Currently, Sen. Laphonza Butler, D-California, who was appointed after the death of Sen. Dianne Feinstein, D-California, is the lone Black woman serving in the chamber. Butler has served her entire term as a lame duck after announcing in October 2023 that she had no intentions of running for a full six-year term.
Kamala Harris previously served as a California senator before becoming vice president. She was only the second Black woman in the Senate’s history at the time. Harris, elected in 2016, appeared in Alsobrooks ads endorsing her mentee while tying the two campaigns together.
Butler endorsed Alsobrooks and Blunt Rochester while also co-sponsoring a fundraiser this August in Chicago alongside Moseley Braun.
When on the campaign trail, Alsobrooks focused on how her identity would influence her policies.
“Every one of us in our country should be able to look in the Senate and see ourselves – of every race, of every gender and every background – because it makes our policies more complete,” Alsobrooks said at a rally at Bowie State University on Oct. 3. “In the United States of America, did you know that out of the 2006 senators we have elected in our country, we have elected Black women twice?”
Patrice Willoughby, chief of policy and legislative affairs for the NAACP, told CNS that some people have a false impression that Black officials only address issues pertaining to Black constituencies. To combat that prejudice, she said candidates often won’t mention their identities in their campaign fundraising and messaging.
“You have to work twice as hard to be considered half as good,” Willoughby said. “So when there are Black female candidates, the overlay of gender and race is not something that you campaign on. It really does indicate a level of preparation for them having to surmount the historic barriers to being able to campaign in a competitive way.”
Alsobrooks, 53, defeated a foe who was well known in Maryland. Hogan, 68, won two gubernatorial elections in 2014 and 2018.
“The history can be celebrated, but the senators themselves will want the focus to be on their achievements and goals,” Fischer Martin said. “That is how the coverage should turn, focusing on their substantive agendas.”
Throughout her “Defend Our Majority Tour,” Alsobrooks took aim at Hogan’s efforts to depict himself as politically independent in a party dominated by Donald Trump.

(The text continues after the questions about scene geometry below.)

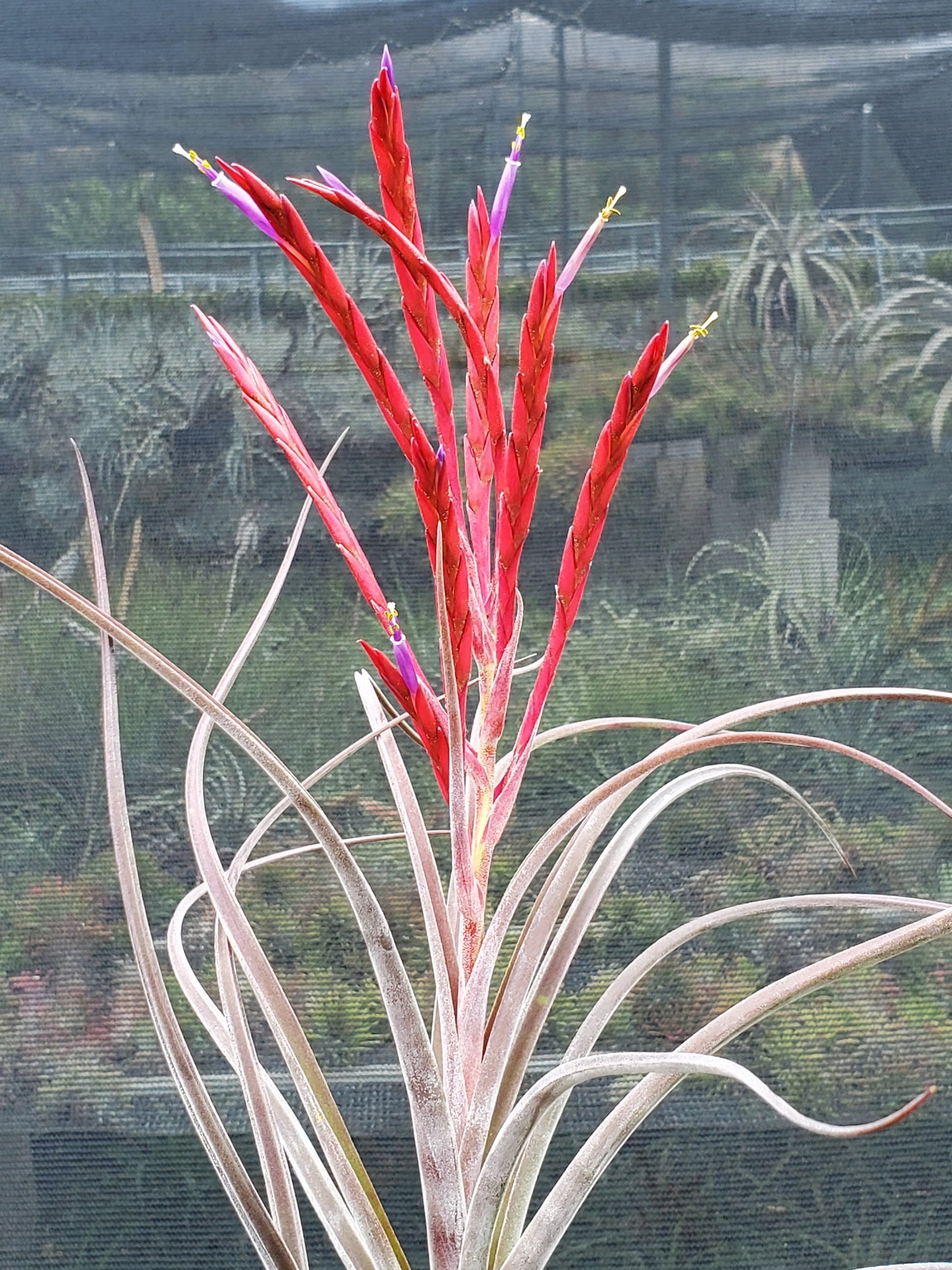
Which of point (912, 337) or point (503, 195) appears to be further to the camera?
point (912, 337)

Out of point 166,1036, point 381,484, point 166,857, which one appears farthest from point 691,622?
point 166,1036

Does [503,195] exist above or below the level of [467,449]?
above

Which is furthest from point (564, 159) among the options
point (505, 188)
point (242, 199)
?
point (242, 199)

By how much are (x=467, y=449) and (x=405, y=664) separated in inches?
4.4

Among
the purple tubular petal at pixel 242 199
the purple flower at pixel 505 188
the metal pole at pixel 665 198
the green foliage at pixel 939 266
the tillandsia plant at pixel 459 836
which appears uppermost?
the metal pole at pixel 665 198

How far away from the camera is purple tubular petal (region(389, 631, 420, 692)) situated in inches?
19.0

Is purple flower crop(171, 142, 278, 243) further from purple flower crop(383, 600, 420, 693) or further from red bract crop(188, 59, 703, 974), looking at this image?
purple flower crop(383, 600, 420, 693)

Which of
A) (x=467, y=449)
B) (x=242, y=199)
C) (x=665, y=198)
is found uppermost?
(x=665, y=198)

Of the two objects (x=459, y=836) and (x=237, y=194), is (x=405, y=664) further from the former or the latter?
(x=237, y=194)

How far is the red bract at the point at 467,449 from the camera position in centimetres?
40

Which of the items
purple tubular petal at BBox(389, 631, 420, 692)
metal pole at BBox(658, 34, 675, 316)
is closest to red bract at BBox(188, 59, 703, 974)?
purple tubular petal at BBox(389, 631, 420, 692)

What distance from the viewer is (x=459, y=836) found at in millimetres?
494

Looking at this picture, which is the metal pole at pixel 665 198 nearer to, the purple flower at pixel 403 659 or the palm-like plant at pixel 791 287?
the palm-like plant at pixel 791 287

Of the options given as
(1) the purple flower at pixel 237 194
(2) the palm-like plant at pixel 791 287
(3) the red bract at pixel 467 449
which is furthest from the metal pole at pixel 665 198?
(1) the purple flower at pixel 237 194
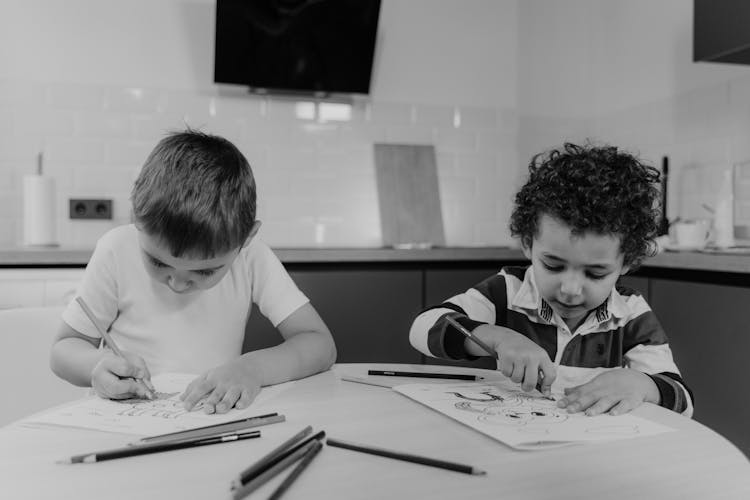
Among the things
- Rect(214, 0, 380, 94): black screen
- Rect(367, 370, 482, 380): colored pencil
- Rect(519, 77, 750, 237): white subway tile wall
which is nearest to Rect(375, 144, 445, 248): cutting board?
Rect(214, 0, 380, 94): black screen

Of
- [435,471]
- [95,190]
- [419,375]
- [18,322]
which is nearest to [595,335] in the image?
[419,375]

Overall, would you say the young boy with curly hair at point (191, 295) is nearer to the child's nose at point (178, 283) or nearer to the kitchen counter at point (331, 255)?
the child's nose at point (178, 283)

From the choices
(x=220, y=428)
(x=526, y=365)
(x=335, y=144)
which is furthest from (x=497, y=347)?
(x=335, y=144)

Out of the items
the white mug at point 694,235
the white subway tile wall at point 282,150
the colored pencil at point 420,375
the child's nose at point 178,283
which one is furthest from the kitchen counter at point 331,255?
the colored pencil at point 420,375

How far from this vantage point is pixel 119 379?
940 millimetres

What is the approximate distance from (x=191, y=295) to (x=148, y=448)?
0.69 metres

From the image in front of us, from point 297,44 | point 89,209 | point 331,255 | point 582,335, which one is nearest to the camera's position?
point 582,335

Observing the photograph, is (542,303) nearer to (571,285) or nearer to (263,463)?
(571,285)

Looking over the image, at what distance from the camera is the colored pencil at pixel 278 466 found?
1.96 ft

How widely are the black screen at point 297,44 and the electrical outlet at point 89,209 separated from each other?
2.21 feet

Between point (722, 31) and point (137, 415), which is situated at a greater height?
point (722, 31)

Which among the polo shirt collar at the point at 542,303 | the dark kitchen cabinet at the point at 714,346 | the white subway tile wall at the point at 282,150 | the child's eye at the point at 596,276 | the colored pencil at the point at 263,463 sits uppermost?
the white subway tile wall at the point at 282,150

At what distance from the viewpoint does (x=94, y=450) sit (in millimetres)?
734

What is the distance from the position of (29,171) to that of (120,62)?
555 mm
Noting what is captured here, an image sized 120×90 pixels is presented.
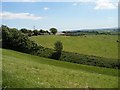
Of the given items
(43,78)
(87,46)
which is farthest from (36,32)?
(43,78)

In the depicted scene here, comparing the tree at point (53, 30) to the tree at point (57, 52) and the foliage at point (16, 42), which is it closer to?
the tree at point (57, 52)

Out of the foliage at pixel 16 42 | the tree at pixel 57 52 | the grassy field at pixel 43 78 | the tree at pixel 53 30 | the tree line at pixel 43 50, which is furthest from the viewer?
the tree at pixel 53 30

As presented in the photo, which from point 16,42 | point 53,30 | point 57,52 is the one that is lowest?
point 57,52

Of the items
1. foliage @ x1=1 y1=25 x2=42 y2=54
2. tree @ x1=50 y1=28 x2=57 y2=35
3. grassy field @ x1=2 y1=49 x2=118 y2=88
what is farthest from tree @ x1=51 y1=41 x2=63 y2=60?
tree @ x1=50 y1=28 x2=57 y2=35

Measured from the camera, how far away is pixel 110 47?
120 meters

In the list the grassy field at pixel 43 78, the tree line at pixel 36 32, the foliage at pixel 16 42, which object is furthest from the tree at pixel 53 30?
the grassy field at pixel 43 78

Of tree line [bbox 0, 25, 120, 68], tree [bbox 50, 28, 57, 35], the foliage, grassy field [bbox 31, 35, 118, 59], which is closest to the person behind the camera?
tree line [bbox 0, 25, 120, 68]

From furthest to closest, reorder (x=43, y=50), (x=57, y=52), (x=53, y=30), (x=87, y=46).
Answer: (x=53, y=30) → (x=87, y=46) → (x=43, y=50) → (x=57, y=52)

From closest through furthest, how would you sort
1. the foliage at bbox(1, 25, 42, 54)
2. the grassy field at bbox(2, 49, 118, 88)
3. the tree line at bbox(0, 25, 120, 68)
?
the grassy field at bbox(2, 49, 118, 88), the tree line at bbox(0, 25, 120, 68), the foliage at bbox(1, 25, 42, 54)

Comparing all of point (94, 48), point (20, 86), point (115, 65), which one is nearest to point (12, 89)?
point (20, 86)

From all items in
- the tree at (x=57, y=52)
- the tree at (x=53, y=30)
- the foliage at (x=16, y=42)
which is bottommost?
the tree at (x=57, y=52)

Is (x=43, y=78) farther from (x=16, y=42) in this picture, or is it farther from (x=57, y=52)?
(x=16, y=42)

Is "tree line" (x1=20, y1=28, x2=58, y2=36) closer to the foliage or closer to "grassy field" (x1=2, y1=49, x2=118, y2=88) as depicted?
the foliage

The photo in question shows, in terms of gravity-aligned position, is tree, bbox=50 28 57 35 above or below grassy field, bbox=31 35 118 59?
above
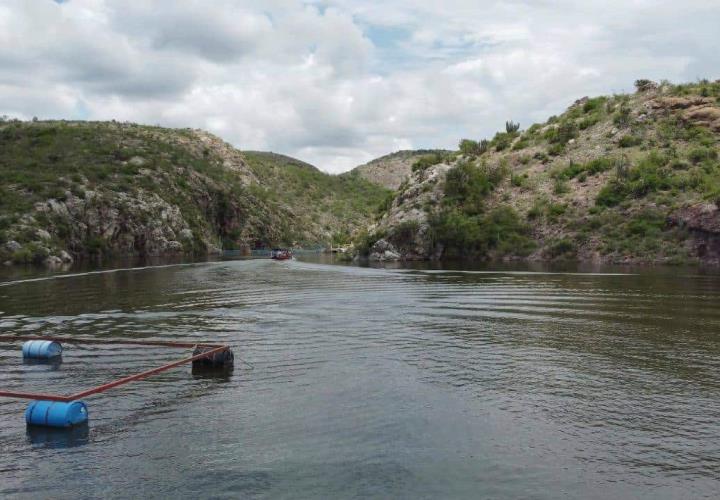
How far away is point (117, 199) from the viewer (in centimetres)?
10619

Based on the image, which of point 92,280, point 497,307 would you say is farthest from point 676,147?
point 92,280

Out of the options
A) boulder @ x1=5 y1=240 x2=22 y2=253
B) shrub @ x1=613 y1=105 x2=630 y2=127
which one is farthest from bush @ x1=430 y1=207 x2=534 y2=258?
boulder @ x1=5 y1=240 x2=22 y2=253

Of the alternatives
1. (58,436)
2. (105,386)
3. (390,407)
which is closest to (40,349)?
(105,386)

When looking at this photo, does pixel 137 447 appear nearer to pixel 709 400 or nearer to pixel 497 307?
pixel 709 400

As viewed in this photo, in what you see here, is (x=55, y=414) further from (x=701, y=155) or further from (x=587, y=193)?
(x=701, y=155)

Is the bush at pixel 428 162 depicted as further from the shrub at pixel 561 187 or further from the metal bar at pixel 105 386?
the metal bar at pixel 105 386

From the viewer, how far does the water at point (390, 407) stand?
10938 mm

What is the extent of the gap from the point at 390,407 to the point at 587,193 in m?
71.7

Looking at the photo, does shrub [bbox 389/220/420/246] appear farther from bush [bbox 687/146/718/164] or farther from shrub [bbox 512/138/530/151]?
Answer: bush [bbox 687/146/718/164]

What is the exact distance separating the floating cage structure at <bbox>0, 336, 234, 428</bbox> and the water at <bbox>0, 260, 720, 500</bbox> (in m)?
0.37

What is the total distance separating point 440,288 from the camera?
42812 millimetres

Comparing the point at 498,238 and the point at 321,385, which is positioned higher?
the point at 498,238

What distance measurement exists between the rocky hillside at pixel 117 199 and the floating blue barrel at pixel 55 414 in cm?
7108

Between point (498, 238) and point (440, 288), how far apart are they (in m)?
38.6
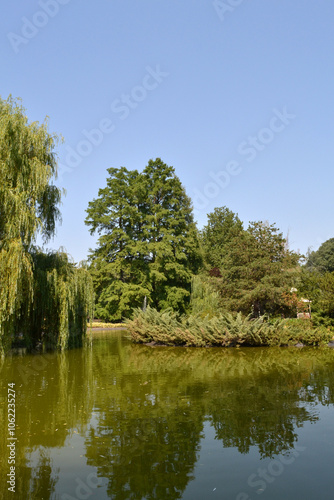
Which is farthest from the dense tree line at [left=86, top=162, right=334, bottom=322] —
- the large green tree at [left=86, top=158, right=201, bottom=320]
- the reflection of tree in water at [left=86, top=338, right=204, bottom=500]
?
the reflection of tree in water at [left=86, top=338, right=204, bottom=500]

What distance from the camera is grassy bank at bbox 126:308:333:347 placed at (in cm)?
1992

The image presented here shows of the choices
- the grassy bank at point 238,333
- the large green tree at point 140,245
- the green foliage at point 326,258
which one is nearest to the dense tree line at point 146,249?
the large green tree at point 140,245

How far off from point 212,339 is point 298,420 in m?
12.5

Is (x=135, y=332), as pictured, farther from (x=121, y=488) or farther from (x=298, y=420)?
(x=121, y=488)

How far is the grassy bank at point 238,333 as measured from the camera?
19.9 m

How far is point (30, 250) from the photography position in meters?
17.9

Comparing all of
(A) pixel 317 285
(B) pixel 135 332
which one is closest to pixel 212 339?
(B) pixel 135 332

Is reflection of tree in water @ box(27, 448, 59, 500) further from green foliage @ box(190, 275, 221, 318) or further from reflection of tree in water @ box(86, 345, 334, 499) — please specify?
green foliage @ box(190, 275, 221, 318)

In her victory speech, Alsobrooks saluted those that came before her like Moseley Braun, Harris and Butler, while pledging her commitment to the Marylanders who “dream of a better day.”
“Maryland's the kind of state that would welcome an opportunity to welcome her as their new senator,” Moseley Braun said. “She's obviously got the capacity to do the job and the heart to do the job in a way that makes Marylanders proud.”
Fischer Martin recalled late Sen. Dianne Feinstein's famous quote while running for the U.S. Senate in 1992’s “the year of the woman,” when five women – including Moseley Braun – were elected to the chamber: "Two percent may be fine for fat in milk, but not for the United States Senate.”
“The same can be said for Black women in the Senate today,” Fischer Martin said. "Two is a start but not enough.”